# Death on the Rails



## Dean_Gretsch (May 12, 2017)




----------



## bulldurham (May 13, 2017)

I like the image, Dean, but when your logo overpowers the scene, I get turned off.


----------



## Dean_Gretsch (May 13, 2017)

Ahhh....I was afraid of that. Guess I should have listened to that little voice. Thank you for your honesty!


----------



## annamaria (May 13, 2017)

I do like the image minus the watermark. 

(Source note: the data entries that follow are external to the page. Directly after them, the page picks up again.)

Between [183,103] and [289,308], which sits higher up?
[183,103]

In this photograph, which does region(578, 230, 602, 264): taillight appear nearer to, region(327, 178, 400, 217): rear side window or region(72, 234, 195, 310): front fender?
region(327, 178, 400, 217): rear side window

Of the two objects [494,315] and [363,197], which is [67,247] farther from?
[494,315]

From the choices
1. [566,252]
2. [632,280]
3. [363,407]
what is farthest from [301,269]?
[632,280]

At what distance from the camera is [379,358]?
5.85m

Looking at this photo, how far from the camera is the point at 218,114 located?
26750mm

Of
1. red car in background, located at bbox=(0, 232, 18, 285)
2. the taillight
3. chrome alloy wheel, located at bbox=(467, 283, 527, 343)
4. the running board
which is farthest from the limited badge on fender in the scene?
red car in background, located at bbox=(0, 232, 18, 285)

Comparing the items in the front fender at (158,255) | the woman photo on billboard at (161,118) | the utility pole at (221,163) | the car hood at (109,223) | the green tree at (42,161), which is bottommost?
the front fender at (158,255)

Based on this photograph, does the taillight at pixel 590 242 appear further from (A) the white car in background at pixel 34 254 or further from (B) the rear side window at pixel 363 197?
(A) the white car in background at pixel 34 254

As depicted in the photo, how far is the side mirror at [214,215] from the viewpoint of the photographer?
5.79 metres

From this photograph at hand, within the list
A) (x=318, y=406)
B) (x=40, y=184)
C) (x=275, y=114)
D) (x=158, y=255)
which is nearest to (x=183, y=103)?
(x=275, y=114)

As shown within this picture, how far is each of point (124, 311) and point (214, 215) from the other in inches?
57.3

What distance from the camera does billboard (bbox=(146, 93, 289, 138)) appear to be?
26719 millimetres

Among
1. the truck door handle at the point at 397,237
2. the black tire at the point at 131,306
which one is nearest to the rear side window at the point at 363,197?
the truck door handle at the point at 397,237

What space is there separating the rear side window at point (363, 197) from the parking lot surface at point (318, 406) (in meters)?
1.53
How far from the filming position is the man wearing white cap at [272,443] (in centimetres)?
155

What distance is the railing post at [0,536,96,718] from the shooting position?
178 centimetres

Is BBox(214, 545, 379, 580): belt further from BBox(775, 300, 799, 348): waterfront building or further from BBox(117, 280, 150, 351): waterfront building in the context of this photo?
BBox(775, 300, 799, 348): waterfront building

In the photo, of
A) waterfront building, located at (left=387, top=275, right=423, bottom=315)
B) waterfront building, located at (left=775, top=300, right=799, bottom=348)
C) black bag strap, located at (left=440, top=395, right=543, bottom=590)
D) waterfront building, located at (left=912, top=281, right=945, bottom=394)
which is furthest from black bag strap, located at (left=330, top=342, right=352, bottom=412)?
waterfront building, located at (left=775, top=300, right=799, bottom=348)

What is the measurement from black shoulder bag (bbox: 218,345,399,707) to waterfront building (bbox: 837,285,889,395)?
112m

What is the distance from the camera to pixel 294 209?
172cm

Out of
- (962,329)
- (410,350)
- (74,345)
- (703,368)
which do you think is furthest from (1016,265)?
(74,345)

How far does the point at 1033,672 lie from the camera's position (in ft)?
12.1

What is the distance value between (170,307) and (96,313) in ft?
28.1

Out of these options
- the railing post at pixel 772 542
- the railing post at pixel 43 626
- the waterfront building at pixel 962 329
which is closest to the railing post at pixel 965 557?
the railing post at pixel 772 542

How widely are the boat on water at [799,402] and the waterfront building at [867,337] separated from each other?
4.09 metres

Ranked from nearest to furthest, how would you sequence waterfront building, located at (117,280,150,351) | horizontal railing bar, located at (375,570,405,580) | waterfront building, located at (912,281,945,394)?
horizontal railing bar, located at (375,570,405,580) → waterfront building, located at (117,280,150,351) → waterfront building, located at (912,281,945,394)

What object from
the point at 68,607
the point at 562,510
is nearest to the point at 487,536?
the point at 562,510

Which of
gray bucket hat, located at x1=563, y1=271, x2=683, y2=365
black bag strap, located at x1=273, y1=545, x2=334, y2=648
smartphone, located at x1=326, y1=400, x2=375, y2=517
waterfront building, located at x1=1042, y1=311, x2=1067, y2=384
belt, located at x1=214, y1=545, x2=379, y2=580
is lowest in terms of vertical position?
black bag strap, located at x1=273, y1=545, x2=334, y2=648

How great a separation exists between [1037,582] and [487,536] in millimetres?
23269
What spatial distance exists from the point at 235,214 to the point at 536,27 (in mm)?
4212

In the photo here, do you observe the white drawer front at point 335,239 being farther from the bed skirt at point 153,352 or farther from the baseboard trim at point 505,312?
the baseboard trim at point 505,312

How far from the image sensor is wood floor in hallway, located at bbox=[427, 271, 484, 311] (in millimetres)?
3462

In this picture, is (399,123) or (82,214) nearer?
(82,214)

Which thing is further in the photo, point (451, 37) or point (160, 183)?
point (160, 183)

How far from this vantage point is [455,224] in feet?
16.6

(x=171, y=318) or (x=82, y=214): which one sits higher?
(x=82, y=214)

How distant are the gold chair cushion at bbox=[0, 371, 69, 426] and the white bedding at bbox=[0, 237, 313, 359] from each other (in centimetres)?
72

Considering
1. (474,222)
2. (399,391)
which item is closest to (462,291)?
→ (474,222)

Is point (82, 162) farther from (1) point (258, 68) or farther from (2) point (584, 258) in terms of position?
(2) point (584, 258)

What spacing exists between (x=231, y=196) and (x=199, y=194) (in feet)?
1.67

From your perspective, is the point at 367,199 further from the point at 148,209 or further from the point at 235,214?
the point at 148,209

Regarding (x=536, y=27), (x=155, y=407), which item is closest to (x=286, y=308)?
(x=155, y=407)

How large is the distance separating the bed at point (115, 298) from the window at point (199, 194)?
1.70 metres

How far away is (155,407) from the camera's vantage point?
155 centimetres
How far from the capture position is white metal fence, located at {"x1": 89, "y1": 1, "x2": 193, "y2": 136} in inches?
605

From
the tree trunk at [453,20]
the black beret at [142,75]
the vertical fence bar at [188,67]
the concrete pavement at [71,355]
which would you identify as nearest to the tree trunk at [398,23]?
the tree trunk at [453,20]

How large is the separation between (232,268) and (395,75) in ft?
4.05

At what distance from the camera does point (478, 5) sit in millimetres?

Sent from my iPhone using Tapatalk


----------



## bulldurham (May 13, 2017)

Smaller, less opaque and away from the primary focal point.


----------



## BananaRepublic (May 13, 2017)

Dean_Gretsch said:


> View attachment 139839



Before you export the file just move the watermark to a different location. If you use Lightroom its way and on the same export screen.


----------



## Dean_Gretsch (May 13, 2017)

annamaria said:


> I do like the image minus the watermark.
> 
> 
> Sent from my iPhone using Tapatalk





bulldurham said:


> Smaller, less opaque and away from the primary focal point.





BananaRepublic said:


> Dean_Gretsch said:
> 
> 
> > View attachment 139839
> ...



Thank all of you for the welcomed critique. I do appreciate all advice from everyone. Once I get home later tonight, I will see about improving it. Thanks again!


----------



## Dean_Gretsch (May 13, 2017)

Ok, the crop is close to the original. Post editing is a little different. I hope this is what you guys were talking about.


----------



## BrentC (May 13, 2017)

Very nice!   I like it much better.


----------



## katsrevenge (May 13, 2017)

Very nice, without the really big watermark.


----------



## Dean_Gretsch (May 13, 2017)

BrentC said:


> Very nice!   I like it much better.





katsrevenge said:


> Very nice, without the really big watermark.


Thank you both very much!


----------



## bulldurham (May 14, 2017)

Yeah, that's the ticket.


----------



## The_Traveler (May 14, 2017)

I like the way it looks but the image is a bit incoherent.
Why is the skull sitting on the rail?
The two parts of the image don't mesh.


----------



## Dean_Gretsch (May 14, 2017)

bulldurham said:


> Yeah, that's the ticket.


Thank you BD for the insight and suggestions.



The_Traveler said:


> I like the way it looks but the image is a bit incoherent.
> Why is the skull sitting on the rail?
> The two parts of the image don't mesh.


Well, I am glad you liked the imagery even if it doesn't make sense. Perhaps if I had titled it " This route leads to death..."?
I just liked the way it looked. Thanks for your thoughts and input.


----------